El país estaba hecho mierda. La figura presidencial era un desastre. Los Kirchner no fueron pura retórica. Hicieron cosas: pusieron los derechos humanos en un primer plano, democratizaron la Corte Suprema, fortalecieron el Mercosur, rechazaron el FMI, bajaron la pobreza y recuperaron el sentido de la educación. Como también, todavía, falta profundizar medidas políticas para que cortemos la dependencia de la soja y los productos primarios, para distribuir el ingreso con impuestos más progresivos, para barrer con el empleo en negro y la flexibilización laboral. Cuesta arreglar en pocos años la destrucción de décadas, pero hay que decirlo: en nuestro país todavía hay mucha desigualdad social como para mirar hacia el costado. En esta coyuntura política, con la izquierda débilmente representada y los tiburones acechando en la orilla, hay que apoyar al gobierno. Y lo podemos hacer sin ser K.

Defiendo un kirchnerismo crítico. Yo voté a Pino. Y Pino me defraudó haciéndole el juego a la derecha con su labor legislativa. ¿Qué nos queda? Este gobierno nos da la posibilidad de correrlo por izquierda, de exigirle transformaciones sociales, de apoyarlo y cuestionarlo para que los sectores más recalcitrantes del peronismo se esfumen en el aire. Difícil tarea. Este gobierno nos complica las cosas, hay izquierda y derecha en un mismo vientre, por eso aliento defenderlo bajo el ejercicio de la crítica: una suerte de empatía que primero dice “te voy a cuidar de la derecha peronista y empresarial” para luego “no me defraudes, tenés mucho respaldo para lograr una verdadera transformación social”.

Nuestra época parió el lema “se puede cambiar la sociedad sin tomar el poder”. Es cierto, pero también necesitamos un estado protagonista, fuerte, que tenga las pelotas necesarias para enfrentar a todas y cada una de las corporaciones. Y que no olvide los Julio López, los Luciano Arruga, los Carlos Fuentealba y los Mariano Ferreyra, unos desaparecidos en democracia, otros militantes asesinados por manifestar sus luchas en la calle. Debemos seguir con el entusiasmo de tomar los espacios públicos, de militar por la justicia, mezclarnos entre generaciones y sentir que el país es nuestro, que el gobierno lo hacemos nosotros.

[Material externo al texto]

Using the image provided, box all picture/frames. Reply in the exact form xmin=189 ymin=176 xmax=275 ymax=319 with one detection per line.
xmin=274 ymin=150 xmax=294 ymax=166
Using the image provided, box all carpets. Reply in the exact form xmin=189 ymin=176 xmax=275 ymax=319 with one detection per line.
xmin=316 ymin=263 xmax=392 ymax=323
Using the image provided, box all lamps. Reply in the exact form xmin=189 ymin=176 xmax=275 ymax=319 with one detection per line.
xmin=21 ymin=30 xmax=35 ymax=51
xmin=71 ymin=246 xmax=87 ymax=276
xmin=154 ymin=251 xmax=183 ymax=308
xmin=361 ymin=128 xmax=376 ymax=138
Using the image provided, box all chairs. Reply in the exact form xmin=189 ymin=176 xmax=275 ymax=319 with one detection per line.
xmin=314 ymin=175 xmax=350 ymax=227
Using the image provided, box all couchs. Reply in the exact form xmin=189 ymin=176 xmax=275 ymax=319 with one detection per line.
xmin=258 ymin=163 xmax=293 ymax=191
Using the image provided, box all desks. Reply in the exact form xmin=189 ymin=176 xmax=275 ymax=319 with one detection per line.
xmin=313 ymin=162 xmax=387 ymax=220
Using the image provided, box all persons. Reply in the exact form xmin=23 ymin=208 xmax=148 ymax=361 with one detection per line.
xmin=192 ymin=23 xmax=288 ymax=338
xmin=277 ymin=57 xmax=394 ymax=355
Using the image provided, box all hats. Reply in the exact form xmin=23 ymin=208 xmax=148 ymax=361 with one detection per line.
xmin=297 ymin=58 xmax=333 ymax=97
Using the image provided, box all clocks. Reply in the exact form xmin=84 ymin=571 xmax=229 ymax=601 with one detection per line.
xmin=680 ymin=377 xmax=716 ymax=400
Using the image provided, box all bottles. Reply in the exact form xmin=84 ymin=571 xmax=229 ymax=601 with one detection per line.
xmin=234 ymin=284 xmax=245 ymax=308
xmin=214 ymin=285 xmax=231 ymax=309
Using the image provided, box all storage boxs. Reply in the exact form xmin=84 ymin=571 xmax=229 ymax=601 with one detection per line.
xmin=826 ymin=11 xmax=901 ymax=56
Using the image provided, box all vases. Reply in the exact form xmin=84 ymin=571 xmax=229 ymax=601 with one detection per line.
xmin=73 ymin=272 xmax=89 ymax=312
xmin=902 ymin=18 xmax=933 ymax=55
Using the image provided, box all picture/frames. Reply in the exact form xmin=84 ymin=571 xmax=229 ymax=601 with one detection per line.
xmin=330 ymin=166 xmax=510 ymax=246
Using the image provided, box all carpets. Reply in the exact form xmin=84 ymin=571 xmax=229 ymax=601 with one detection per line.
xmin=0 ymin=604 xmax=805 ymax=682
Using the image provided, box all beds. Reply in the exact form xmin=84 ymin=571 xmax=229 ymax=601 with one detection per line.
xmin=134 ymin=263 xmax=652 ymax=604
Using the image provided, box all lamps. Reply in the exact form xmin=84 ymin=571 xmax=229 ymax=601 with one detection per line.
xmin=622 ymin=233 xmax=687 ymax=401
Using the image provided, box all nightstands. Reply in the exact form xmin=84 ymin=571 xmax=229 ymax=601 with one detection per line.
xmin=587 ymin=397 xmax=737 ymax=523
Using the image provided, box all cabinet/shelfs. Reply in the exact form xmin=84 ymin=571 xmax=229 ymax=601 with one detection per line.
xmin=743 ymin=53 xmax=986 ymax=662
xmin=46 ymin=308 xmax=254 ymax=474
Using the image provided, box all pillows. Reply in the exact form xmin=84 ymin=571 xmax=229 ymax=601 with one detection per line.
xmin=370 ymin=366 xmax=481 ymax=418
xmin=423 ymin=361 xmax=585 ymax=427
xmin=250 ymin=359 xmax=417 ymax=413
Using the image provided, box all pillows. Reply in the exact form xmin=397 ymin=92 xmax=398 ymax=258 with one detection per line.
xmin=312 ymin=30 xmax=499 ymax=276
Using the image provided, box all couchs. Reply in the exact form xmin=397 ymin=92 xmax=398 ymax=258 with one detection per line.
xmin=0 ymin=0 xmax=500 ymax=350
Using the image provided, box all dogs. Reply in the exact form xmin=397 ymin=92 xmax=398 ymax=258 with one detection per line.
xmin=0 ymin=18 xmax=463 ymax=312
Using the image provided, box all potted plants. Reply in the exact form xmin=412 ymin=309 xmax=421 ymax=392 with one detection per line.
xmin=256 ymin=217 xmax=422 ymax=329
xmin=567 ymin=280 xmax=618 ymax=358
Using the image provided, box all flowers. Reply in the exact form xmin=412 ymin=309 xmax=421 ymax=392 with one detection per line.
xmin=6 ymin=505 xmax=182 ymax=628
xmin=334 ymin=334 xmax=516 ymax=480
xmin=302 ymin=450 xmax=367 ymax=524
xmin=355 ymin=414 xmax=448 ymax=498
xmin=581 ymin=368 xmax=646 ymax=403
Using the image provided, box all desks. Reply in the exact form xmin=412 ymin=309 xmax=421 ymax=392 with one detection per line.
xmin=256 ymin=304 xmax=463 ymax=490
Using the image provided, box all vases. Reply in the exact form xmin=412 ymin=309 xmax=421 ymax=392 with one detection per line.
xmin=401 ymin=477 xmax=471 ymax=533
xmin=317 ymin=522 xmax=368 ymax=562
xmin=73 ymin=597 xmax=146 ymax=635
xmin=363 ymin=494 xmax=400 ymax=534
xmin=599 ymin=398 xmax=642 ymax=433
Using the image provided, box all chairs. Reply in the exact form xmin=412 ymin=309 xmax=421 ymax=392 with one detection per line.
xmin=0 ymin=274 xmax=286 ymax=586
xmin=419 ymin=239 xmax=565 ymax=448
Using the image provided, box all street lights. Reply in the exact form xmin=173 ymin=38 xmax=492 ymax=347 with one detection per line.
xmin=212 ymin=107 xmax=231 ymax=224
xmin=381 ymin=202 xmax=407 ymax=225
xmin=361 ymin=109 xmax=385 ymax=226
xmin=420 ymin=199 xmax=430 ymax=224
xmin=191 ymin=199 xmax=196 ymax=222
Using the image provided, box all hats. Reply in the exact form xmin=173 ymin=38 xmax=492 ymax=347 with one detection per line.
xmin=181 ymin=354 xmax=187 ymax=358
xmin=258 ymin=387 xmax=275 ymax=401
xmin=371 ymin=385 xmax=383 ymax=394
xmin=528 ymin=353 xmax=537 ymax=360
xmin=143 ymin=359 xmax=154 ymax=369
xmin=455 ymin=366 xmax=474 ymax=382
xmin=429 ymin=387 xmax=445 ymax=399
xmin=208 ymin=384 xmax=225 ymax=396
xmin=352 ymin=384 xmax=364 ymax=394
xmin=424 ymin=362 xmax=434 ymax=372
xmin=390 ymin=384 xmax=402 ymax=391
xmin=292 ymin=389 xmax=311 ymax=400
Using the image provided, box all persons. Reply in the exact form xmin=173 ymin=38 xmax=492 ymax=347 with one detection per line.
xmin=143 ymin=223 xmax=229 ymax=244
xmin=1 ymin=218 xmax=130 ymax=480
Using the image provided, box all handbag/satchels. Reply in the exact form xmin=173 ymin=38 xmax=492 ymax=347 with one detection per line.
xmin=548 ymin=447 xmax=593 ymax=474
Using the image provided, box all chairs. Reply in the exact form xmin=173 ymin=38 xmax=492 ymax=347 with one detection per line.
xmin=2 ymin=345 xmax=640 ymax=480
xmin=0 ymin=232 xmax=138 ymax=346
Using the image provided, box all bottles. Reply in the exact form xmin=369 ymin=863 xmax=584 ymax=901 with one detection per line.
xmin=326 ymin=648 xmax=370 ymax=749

Néstor nos devolvió la creencia que para cambiar las cosas, tenemos que intervenir. Intervenir es tener deseos de hacer algo por el otro. El otro: ese alguien que necesita que se lo piense, que se lo tenga en cuenta, que se lo integre. La política no es sólo lo que los políticos hacen. La política está todos los días en cada acto que hacemos: en la mirada sobre los demás, en el trabajo, en la familia, hasta en el ocio. Las transformaciones más duras, quizás, son las de la vida cotidiana.

“Sentimos que se nos fue un padre”, decían muchos jóvenes en la plaza. Cuando murió Alfonsín, y se proyectaban las fotos de su primera etapa, enfrentando a la sociedad rural y a los milicos, había algo de la imagen del conductor que los K, en su mejor forma, recuperaron con firmeza y alegría. Queremos un padre presente, responsable, aguerrido. Y ser exigentes con él, sin la ceguera del fanatismo. Néstor, con sus torpezas, con sus altibajos, lo fue. Ojalá sea su mayor legado.